Courage Is Overcoming My Fear Of The Ocean
For as long as I can remember, I have been terrified of the ocean. Every summer my family travels to the East Coast to stay with friends in a small beach town. I cannot remember a time when thinking about the ocean did not give me anxiety, beginning many weeks leading up to our trip. My beach routine usually consisted of a half hour period of anxiety preceding the swimming- I would stand on the shore and think about all the bad things that could happen to me if I went swimming. Even when I was back home and away from the water, I would still think about tsunamis hitting inland California, and would be so frightened I could not fall asleep at night.
My fear hit a tremendous peak when I was about eight years old, in the beach town in New York.
After much deliberation, I decided to go in the water, tightly gripping the hands of my younger sister and father. However, on this particular day a storm was coming, and as soon as I decided to go into the ocean and went up to my chin in the water, numerous gigantic waves started rolling in.
I was terrified and didn't know what to do after the first wave hit. I couldn’t breathe and thought I was going to die, then I finally reached the surface and found that my father had been pushed back onto the shore while my sister and I traveled further into the ocean. I didn't have time to breathe or think before the next huge wave hit- it was an endless and terrifying cycle where I was tossed and thrown around by the ocean to the point where I didn’t know which direction was up. After a while, the waves subsided and I was able to run out of the ocean and lay panting on the shore, where I vowed to never go into the ocean again.
The next day, our families and friends went to the beach again, but I remained sitting on the sand while my friends played and laughed in the water. My sister was able to go into the water again and begged me to join her, but I was too scared.
Instead, I sat on the sidelines and watched my friends have the time of their lives.

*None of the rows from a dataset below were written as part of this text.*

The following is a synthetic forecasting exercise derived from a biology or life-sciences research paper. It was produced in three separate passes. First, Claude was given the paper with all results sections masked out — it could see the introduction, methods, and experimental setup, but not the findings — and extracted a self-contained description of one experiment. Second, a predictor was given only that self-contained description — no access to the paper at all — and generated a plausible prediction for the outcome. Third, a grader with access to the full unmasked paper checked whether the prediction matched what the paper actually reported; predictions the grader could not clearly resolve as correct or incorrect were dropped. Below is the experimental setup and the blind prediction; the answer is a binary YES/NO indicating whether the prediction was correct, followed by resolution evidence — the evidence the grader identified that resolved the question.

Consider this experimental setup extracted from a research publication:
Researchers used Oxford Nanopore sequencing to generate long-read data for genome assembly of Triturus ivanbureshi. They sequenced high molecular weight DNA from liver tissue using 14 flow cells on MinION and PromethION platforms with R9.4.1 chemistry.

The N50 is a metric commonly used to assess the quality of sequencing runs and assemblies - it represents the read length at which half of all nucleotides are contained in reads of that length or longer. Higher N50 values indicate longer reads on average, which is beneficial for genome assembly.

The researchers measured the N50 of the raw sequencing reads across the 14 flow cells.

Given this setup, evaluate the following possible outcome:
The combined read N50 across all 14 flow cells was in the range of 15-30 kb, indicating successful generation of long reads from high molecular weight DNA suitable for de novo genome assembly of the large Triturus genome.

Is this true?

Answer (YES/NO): NO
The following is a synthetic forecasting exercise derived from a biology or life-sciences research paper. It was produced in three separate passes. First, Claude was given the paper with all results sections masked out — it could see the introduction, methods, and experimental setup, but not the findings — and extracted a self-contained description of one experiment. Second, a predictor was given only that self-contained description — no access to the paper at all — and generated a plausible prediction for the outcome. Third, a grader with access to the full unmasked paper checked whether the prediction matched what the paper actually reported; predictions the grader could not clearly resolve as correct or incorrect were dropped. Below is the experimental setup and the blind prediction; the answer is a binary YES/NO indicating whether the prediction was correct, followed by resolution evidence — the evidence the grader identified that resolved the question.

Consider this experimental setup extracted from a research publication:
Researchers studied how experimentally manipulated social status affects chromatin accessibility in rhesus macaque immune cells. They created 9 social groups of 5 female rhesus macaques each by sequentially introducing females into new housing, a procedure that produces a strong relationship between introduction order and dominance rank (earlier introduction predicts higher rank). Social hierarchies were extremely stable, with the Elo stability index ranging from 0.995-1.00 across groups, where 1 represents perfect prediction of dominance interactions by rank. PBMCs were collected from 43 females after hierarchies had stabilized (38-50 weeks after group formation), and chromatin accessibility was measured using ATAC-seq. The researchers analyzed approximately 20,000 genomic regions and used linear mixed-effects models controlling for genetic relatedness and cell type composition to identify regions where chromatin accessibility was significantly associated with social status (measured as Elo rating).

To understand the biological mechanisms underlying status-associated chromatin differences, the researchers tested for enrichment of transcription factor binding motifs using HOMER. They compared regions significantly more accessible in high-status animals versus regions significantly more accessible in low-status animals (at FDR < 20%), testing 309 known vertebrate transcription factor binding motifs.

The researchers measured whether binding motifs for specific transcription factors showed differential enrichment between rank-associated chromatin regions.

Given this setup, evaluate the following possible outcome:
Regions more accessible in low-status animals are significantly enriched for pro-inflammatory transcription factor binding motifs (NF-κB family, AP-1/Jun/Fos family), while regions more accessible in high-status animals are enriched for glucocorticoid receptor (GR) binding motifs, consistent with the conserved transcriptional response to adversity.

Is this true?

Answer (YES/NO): NO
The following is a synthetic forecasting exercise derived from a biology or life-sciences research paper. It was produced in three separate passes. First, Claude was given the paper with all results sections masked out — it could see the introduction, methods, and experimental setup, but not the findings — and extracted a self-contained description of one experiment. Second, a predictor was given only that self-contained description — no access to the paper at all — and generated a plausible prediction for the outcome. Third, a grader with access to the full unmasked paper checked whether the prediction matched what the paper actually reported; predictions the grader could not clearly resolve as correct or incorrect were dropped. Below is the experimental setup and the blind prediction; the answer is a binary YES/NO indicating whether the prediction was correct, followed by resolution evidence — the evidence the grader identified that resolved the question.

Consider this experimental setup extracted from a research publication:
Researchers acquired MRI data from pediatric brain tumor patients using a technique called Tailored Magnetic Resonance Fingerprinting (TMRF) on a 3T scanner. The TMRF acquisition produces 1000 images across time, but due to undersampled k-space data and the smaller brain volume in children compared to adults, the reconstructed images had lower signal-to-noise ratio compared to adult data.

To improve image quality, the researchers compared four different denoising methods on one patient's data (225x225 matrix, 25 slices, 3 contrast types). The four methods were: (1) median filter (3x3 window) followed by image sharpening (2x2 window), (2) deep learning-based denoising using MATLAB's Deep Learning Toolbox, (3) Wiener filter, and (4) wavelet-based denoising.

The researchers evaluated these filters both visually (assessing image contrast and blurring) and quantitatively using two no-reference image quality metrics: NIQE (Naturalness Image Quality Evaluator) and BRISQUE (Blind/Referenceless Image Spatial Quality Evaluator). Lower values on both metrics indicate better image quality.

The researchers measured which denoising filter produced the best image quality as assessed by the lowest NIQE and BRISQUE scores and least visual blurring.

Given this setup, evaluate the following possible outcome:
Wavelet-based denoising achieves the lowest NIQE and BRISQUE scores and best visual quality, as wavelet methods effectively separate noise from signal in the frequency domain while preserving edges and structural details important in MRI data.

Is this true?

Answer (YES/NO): NO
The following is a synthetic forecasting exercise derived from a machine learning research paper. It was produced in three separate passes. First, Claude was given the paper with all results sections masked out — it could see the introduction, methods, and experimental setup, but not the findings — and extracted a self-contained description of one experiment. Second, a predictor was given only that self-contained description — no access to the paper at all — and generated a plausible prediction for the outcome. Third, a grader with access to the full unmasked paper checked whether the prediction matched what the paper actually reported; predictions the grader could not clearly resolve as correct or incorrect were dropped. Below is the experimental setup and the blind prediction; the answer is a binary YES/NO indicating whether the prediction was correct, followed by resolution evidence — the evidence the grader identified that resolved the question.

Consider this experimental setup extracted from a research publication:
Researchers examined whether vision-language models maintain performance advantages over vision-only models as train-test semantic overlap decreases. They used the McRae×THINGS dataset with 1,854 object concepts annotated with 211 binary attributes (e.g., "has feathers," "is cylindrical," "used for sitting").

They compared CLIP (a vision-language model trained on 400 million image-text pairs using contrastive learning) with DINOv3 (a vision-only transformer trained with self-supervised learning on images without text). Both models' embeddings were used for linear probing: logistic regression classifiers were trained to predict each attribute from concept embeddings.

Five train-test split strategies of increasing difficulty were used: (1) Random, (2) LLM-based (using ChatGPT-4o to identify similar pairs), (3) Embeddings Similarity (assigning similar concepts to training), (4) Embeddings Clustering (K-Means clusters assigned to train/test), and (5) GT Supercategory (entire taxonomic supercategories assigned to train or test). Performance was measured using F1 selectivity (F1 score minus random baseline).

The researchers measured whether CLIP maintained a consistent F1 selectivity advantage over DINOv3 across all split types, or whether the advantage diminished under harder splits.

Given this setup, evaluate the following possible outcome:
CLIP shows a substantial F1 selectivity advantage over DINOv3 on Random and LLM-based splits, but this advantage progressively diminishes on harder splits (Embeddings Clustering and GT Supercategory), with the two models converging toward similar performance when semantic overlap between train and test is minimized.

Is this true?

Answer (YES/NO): NO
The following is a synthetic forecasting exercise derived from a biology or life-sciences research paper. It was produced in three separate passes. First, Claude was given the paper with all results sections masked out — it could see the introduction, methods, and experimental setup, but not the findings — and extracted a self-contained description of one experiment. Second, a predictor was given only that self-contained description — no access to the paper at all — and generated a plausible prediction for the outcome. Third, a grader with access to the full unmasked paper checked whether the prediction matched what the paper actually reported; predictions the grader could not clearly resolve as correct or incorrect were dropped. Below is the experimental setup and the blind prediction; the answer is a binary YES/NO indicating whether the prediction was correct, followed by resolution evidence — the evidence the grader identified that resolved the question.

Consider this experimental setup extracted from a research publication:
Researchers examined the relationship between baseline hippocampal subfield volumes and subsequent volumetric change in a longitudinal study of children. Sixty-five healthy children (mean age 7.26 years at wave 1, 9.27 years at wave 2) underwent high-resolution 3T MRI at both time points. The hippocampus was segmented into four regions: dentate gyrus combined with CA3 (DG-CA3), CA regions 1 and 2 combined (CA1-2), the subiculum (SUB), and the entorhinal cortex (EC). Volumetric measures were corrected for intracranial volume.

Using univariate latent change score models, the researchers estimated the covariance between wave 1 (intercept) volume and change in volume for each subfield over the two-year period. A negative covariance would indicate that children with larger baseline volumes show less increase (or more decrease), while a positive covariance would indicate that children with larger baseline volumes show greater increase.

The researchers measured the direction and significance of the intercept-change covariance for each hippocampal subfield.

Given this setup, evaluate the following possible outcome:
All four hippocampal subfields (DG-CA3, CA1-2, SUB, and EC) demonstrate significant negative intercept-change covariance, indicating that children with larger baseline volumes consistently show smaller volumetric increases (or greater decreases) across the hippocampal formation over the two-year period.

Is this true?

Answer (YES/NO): NO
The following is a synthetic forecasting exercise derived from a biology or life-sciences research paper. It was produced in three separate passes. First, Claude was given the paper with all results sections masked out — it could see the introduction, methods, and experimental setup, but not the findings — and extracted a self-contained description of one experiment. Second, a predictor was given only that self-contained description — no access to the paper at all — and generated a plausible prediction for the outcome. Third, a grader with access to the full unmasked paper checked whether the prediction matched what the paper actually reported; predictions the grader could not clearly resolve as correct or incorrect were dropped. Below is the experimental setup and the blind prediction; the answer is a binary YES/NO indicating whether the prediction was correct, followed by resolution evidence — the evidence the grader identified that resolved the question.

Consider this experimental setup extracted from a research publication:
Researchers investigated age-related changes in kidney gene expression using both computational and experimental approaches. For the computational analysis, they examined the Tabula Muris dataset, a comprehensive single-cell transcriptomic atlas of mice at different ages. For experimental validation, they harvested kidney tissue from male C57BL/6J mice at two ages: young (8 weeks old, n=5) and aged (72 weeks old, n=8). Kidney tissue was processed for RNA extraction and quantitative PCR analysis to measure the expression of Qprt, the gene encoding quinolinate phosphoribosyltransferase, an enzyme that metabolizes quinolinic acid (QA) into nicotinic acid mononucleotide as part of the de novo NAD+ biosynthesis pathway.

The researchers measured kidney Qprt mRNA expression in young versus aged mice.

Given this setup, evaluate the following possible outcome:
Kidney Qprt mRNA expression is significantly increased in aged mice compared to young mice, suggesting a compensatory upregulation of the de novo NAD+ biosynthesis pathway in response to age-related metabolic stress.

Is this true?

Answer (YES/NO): NO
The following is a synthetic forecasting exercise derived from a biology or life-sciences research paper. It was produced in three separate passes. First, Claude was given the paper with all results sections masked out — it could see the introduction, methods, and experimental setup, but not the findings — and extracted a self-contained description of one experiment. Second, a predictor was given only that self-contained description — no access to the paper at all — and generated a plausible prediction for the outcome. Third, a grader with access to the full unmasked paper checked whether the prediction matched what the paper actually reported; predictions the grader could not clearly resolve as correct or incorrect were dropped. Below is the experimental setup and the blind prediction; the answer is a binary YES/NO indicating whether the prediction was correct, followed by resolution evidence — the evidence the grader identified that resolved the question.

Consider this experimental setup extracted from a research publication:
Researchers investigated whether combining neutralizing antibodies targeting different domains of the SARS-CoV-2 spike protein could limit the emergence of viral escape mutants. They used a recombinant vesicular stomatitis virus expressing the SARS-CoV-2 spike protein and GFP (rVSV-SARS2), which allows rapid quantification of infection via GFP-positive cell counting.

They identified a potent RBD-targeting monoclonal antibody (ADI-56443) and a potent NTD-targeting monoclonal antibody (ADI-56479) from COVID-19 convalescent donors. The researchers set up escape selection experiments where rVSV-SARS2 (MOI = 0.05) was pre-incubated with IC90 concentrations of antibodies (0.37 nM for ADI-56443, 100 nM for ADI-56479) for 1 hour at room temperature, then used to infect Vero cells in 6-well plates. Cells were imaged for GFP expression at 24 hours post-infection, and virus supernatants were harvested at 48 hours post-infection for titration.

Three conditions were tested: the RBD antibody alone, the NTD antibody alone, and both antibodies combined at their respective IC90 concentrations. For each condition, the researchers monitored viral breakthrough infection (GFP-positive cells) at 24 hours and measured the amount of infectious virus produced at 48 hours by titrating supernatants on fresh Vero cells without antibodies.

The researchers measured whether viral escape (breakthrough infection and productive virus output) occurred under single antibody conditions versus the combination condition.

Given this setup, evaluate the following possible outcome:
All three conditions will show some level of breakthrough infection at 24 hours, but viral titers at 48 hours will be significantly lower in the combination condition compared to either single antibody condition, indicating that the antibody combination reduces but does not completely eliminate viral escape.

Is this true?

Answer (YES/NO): NO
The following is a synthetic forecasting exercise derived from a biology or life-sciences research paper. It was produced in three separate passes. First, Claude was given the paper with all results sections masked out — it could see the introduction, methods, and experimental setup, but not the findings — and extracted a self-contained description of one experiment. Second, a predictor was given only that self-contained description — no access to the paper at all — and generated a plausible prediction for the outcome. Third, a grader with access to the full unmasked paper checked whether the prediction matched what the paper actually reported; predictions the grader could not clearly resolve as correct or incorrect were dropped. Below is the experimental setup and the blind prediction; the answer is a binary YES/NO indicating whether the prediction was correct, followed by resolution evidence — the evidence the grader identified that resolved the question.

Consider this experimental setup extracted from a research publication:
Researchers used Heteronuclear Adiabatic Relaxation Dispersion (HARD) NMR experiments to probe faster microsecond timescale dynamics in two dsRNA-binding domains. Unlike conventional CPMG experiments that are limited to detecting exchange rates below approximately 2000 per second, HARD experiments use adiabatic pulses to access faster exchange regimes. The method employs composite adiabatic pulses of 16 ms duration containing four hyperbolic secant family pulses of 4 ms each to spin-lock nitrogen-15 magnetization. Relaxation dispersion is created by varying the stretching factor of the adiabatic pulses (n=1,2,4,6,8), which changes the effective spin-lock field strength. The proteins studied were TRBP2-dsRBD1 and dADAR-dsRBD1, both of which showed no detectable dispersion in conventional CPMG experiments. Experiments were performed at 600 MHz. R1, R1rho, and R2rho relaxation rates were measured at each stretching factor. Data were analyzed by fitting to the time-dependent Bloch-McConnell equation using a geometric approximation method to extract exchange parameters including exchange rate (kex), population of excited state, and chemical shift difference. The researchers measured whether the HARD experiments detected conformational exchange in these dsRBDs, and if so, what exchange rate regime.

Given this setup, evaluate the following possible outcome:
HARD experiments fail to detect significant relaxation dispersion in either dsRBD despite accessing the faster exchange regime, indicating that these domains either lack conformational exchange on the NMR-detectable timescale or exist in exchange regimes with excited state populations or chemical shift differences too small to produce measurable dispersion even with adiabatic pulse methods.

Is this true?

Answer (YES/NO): NO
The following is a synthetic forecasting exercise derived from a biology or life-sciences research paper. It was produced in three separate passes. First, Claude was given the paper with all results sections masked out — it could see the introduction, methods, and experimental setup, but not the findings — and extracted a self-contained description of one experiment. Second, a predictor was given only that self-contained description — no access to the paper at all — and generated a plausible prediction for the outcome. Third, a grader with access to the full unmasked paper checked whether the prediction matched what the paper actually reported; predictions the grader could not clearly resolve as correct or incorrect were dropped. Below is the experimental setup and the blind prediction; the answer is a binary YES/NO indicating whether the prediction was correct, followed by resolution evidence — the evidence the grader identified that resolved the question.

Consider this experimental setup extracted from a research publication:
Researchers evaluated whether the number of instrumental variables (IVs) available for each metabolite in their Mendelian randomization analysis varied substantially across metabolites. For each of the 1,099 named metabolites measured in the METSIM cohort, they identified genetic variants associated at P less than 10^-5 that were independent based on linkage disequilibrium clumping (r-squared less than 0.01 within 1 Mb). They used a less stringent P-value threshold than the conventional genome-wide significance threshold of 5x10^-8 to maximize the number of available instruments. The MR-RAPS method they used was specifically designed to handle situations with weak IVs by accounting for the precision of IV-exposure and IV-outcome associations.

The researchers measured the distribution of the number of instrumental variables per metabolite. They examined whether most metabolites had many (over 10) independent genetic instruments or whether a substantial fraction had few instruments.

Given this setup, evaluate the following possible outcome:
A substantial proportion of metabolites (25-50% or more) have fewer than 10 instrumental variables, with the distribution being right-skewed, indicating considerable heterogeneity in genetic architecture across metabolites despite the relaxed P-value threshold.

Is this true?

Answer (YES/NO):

After returning home, my parents suggested that I meet with a psychologist, to try to talk about my many fears, the biggest of all being the ocean. I dreaded meeting with her every week, because it was so hard to talk about the things that kept me up at night.
Despite not wanting to think of the ocean and being afraid to do so, some nights I would push on the figurative bruises that were my fears. I would look up videos from horror movies about tsunamis and watch them, crying and scaring myself but choosing to do so.
However, after a year my fears had somewhat subsided. It turns out that forcing myself once a week to talk about the ocean and why it scared me helped me to realize how unlikely it was for a tsunami to hit New York or California out of the blue, and helped me understand how safe I was in the waves.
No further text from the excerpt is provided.